**Texto fornecido**:
■ ■ ■ ■ ■ ■ ■

"Não me refiro aos monitores da molecada, que acordam às três horas da manhã já com um pique tamanho que só faltam fazer 160 abdominais e 210 flexões de braço enquanto constroem uma casa na árvore; nem àquele amigo do seu amigo que não tinha barraca, e você mui misericordiosamente abriu um espaço para ele na sua, mas o sujeito ronca, baba e tem chulé; ou àquele cara que acha que manja tudo de vida no campo, leva uma churrasqueira jumbo, empesteia o ar com a fumaça de lingüiça e deixa garrafas pet vazias pelo caminho.
O verdadeiro carrasco do acampamento é uma pessoa que, por trás das aparentes boas intenções para com seus semelhantes, guarda uma malvadeza, uma crueldade, um sadismo sem parâmetros.

■ ■ ■ ■ ■ ■ ■

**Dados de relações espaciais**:
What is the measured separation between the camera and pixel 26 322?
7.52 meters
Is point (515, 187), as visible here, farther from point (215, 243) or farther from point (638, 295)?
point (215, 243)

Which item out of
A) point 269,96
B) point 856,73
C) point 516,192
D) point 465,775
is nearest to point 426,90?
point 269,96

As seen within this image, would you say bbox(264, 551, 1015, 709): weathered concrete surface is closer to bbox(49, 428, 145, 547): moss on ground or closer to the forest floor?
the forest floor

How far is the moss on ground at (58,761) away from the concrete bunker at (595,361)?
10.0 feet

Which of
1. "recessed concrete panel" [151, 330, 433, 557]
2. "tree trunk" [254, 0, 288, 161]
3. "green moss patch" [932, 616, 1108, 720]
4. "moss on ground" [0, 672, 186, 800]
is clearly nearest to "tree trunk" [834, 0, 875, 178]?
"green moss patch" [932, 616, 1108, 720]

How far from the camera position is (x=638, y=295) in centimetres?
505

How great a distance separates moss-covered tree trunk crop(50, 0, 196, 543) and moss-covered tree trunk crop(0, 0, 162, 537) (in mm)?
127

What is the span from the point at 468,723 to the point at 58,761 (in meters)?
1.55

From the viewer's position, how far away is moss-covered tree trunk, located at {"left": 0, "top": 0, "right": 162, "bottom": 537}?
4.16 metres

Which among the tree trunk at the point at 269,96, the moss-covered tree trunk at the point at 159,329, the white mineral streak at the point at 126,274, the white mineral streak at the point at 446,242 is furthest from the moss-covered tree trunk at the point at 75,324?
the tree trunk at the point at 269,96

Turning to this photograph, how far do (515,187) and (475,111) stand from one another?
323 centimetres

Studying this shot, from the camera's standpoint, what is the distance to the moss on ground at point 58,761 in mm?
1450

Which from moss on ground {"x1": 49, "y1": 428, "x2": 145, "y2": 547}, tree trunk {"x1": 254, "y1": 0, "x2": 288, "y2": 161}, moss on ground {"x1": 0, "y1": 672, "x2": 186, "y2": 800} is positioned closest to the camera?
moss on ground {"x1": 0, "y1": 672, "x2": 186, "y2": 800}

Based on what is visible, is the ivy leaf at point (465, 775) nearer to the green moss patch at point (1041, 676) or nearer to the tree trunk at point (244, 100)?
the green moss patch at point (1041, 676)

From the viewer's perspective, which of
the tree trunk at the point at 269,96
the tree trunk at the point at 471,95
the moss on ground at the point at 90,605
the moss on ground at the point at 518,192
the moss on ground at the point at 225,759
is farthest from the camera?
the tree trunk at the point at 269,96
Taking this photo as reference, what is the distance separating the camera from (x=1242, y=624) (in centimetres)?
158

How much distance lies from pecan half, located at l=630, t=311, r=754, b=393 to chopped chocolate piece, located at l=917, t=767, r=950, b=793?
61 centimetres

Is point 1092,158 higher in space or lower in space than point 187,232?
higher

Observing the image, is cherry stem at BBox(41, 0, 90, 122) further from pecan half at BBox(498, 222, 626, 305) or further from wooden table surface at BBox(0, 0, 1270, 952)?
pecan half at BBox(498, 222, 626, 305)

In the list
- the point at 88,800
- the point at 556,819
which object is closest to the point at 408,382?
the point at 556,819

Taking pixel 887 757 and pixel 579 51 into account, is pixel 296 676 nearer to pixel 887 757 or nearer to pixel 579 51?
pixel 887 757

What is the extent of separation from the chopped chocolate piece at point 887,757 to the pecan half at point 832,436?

■ ■ ■ ■ ■ ■ ■

**Exercício curto 1**:
Atualize o texto sobre acampamento, começando em "O verdadeiro carrasco" e terminando em "sadismo sem parâmetros.", trocando "carrasco" por "vilão".
**Exercício curto 2**:
Escreva o que vem depois no texto sobre acampamento, a partir da última frase dele.

**Resposta final 1**:
O verdadeiro vilão do acampamento é uma pessoa que, por trás das aparentes boas intenções para com seus semelhantes, guarda uma malvadeza, uma crueldade, um sadismo sem parâmetros.

**Resposta final 2**:
Mas ao contrário do carrasco da firma, figura diabólica que já conhecemos e que tem como campo de atuação tão somente a firma em si, o carrasco do acampamento não precisa necessariamente estar em um acampamento. Ele pode estar na praia, na serra, no sítio, na quadra do colégio, no churrasco de domingo e no aniversário de sua prima. E o pior: ele pode estar ao seu lado sem que você sequer desconfie.
Você bem que estranhou aquele incauto chegando com uma mala grande, pensou “nossa, o que será que ele carrega?”, mas deixou para lá. Afinal, não é da sua conta, certo? Errado. Pois a coisa começa a ser da sua conta quando o carrasco do acampamento (ou da praia, ou do sítio, ou do churrasco) finalmente revela sua verdadeira e terrível identidade.
Sim. O moço do violão.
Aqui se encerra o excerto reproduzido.